COLUMBIA --- Steve Spurrier's not yet sure how important South Carolina's first victory over a No. 1 opponent will be. He hopes everyone finds out in the next few weeks.
"If we can go on from here and become a real solid team, maybe we can look back and say this is a big one," Spurrier said Sunday.
Spurrier and the Gamecocks were still celebrating South Carolina's landmark win, 35-21, over Alabama on Saturday. Coaches and players have gotten texts and calls of congratulations from practically everyone they know, Spurrier said.
But if the Gamecocks (4-1, 2-1 Southeastern Conference) don't continue to show the same focus they did against previously top-ranked Alabama (5-1, 2-1), the achievement won't mean as much.
"We know one big win doesn't make a season," he said.
But it's sure a great way to kickstart a championship run.
Spurrier remembered how in 1989, his lightly regarded Duke squad beat Atlantic Coast Conference favorite and seventh-ranked Clemson, 21-17, early in the season. The Blue Devils went on to tie for the conference title, the last football championship in school history.
"That was a big win in '89 because we won all the conference games after that," Spurrier said.
That's something that's rarely easy in the SEC, where South Carolina hasn't reached the title game in its 19 seasons as a member. The Gamecocks' challenge starts next week at Kentucky, which has never beat Spurrier in 17 tries.

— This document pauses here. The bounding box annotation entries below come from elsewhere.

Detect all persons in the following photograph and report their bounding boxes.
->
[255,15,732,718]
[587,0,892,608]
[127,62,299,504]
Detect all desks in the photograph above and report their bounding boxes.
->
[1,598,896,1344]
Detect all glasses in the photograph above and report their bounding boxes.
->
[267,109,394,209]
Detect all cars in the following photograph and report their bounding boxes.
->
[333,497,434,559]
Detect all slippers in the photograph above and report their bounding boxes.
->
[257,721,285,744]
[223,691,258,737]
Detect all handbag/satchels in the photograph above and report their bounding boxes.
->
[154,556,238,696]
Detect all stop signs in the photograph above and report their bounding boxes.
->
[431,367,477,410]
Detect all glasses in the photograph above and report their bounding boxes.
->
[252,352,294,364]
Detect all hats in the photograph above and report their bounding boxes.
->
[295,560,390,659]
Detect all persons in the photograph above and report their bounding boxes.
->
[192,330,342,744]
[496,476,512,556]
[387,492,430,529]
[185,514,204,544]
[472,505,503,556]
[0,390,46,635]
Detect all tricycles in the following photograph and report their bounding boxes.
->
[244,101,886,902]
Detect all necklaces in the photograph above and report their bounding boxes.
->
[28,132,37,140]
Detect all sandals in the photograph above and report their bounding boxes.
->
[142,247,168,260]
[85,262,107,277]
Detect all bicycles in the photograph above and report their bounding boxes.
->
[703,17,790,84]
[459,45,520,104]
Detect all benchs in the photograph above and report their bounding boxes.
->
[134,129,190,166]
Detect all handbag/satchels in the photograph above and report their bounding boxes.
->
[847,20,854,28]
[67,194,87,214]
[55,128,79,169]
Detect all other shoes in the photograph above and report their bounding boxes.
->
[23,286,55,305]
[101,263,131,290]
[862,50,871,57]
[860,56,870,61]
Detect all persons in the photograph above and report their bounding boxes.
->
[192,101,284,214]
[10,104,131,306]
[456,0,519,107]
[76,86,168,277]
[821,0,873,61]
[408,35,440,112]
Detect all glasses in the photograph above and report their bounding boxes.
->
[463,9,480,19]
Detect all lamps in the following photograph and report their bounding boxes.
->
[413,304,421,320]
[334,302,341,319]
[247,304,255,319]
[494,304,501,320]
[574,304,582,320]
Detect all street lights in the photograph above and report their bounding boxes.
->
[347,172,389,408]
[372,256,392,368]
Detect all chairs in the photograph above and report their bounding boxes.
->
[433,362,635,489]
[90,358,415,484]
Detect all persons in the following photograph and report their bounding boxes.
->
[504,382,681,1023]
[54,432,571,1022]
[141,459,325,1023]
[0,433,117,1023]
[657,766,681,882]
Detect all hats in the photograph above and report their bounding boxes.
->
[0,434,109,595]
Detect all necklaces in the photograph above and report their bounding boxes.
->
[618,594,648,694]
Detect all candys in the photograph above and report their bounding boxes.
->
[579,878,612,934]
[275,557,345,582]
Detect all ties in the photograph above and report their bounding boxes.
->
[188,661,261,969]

South Carolina quarterback Stephen Garcia understands what must happen to continue the success.
"We just have to play this well every week," said Garcia, who tied his career best with three touchdown passes Saturday.
And keep getting the ball to playmakers in tailback Marcus Lattimore and receiver Alshon Jeffery. Lattimore, a freshman, rushed for 93 yards and two backbreaking, second-half TDs to thwart an Alabama comeback.
Jeffery, the SEC's leading receiver coming in, caught seven passes for 127 yards, including touchdowns of 26 and 15 yards.
"That gives you a chance when you've got a big time running back and wide receiver," Spurrier said.
Spurrier sure would know. Duke wideout Clarkston Hines was the 1989 ACC Player of the Year and tailback Randy Cuthbert became the Blue Devils' first 1,000-yard rusher in 20 years, Spurrier recalled with pride.
Of course, Spurrier attracted some of the game's best skill combos during 12 seasons at Florida, which led to six SEC titles and the 1996 national championship.
Lattimore and Jeffery have yet to win any college titles, but showed they can match up with the game's best.
South Carolina scored touchdowns all four times inside Alabama's 20 after the defending national champions had allowed only two such TDs its first five games.
"You don't win football games when you don't stop them once in the red zone," said Alabama coach Nick Saban.
The Crimson Tide had come in on a 19-game win streak and with an aura of invincibility that was pointing them toward a second national title.
Now, the SEC's cracked wide open with Spurrier thinking the Gamecocks have as good a chance as anyone at getting to Atlanta for the championship game.
Spurrier has watched this season as SEC West teams have so far held the edge on their Eastern counterparts. And that could mean the opportunity for a fully focused South Carolina that Spurrier envisioned when he took the job.
"If there's a year for us to win the East, it's when the East is down a little bit," he said.